::: Text shown :::
Biden administration asks Supreme Court to intervene in Remain-in-Mexico legal battle

The Justice Department on Wednesday asked the Supreme Court to intervene in a lawsuit that required U.S. border officials to resurrect a Trump administration program that requires migrants to wait in Mexico for their asylum hearings.

Citing "erroneous" decisions by lower courts that mandated the border policy's revival, government lawyers representing the Biden administration said the case should be quickly reviewed by the Supreme Court, urging the conservative-leaning high court to hold oral arguments in April. 

At the center of the Justice Department's request are two lower court rulings against the Biden administration's attempts to terminate the so-called Remain-in-Mexico policy, officially called the Migrant Protection Protocols, or MPP.

In August, Republican officials in Texas and Missouri convinced a federal judge to order the Department of Homeland Security to reinstate the Remain-in-Mexico protocols, which were suspended hours after President Biden took office in January.

U.S. Judge Matthew Kacsmaryk, an appointee of former President Donald Trump, ruled that Homeland Security Secretary Alejandro Mayorkas did not adequately explain the policy's termination. He also concluded the termination led the U.S. to violate a law that governs the detention of some migrants. 

The Biden administration quickly appealed the ruling and in late October, Mayorkas issued a new, more comprehensive termination memo, arguing that the policy's "unjustifiable human costs" on asylum-seekers stuck in dangerous Mexican border towns outweighed its role in deterring migrants from heading to the U.S.

But the Fifth Circuit Court of Appeals earlier this month rejected the Biden administration's appeal and upheld Kacsmaryk's ruling. In a scathing opinion, a panel of Republican-appointed judges refused to review Mayorkas' second termination attempt, dismissing the administration's argument that the new memo rendered the case moot.

To comply with the court orders, the Biden administration restarted a version of the Remain-in-Mexico rules in El Paso, Texas, earlier this month. U.S. officials have so far returned 200 adult asylum-seekers to Mexico under the revived program, according to the International Organization for Migration, which is processing the migrants.

On Wednesday, Justice Department lawyers said the lower court rulings, if left in place, would require the administration to continue the Remain-in-Mexico policy until the Mexican government stops cooperating or Congress allocates enough funds to detain most migrants who reach the U.S. border.
:::
Write out the part of the Remain-in-Mexico article that runs from "In August, Republican" to "to the U.S.", keeping every word unchanged.
::: Available data :::
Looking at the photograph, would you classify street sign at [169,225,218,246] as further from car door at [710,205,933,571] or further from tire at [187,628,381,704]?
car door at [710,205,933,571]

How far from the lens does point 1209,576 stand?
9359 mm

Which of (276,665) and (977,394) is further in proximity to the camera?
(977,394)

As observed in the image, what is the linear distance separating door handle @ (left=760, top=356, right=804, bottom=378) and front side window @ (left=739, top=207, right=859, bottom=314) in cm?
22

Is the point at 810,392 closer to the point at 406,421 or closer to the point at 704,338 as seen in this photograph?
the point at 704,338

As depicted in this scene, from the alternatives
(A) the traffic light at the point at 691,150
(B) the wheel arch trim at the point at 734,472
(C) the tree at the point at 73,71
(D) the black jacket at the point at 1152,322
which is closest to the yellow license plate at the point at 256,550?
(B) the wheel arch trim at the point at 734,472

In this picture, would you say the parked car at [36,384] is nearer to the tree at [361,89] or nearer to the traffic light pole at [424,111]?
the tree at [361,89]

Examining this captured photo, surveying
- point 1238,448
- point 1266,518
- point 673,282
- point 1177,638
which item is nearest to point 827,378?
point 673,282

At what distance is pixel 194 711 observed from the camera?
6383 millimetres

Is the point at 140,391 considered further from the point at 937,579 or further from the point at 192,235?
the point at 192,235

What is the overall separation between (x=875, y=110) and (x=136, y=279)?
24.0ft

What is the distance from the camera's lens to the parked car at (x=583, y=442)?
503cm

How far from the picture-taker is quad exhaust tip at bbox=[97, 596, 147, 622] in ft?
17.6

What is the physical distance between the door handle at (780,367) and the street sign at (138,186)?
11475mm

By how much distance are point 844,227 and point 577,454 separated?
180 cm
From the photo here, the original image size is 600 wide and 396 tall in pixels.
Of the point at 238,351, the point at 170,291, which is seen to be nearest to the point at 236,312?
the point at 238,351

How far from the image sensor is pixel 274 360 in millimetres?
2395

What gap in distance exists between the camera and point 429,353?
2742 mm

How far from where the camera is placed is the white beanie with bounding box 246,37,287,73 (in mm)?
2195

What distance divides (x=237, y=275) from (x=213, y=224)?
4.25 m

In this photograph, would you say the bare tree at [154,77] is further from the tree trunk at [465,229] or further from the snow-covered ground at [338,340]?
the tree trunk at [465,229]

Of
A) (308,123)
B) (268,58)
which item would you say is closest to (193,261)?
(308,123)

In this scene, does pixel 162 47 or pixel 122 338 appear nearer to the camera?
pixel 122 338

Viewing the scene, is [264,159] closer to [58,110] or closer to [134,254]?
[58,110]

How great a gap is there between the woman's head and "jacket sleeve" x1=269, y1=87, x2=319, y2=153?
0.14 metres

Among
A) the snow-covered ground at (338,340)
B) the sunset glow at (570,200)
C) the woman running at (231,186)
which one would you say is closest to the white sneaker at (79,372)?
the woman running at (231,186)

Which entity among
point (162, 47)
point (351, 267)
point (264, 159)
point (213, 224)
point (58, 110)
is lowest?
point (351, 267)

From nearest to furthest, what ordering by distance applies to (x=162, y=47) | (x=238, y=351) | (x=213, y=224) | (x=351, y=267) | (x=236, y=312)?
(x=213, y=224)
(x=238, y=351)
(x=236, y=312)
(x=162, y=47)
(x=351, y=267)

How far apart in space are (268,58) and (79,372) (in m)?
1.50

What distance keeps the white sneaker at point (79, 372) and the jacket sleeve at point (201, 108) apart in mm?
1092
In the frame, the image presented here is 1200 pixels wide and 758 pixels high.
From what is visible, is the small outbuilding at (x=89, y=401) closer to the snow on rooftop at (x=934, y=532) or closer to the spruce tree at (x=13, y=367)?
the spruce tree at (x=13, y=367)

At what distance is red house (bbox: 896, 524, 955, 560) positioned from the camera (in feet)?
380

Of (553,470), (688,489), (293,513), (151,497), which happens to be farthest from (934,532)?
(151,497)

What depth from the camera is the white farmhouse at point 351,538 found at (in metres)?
:::
§ Solution to this problem
In August, Republican officials in Texas and Missouri convinced a federal judge to order the Department of Homeland Security to reinstate the Remain-in-Mexico protocols, which were suspended hours after President Biden took office in January.

U.S. Judge Matthew Kacsmaryk, an appointee of former President Donald Trump, ruled that Homeland Security Secretary Alejandro Mayorkas did not adequately explain the policy's termination. He also concluded the termination led the U.S. to violate a law that governs the detention of some migrants. 

The Biden administration quickly appealed the ruling and in late October, Mayorkas issued a new, more comprehensive termination memo, arguing that the policy's "unjustifiable human costs" on asylum-seekers stuck in dangerous Mexican border towns outweighed its role in deterring migrants from heading to the U.S.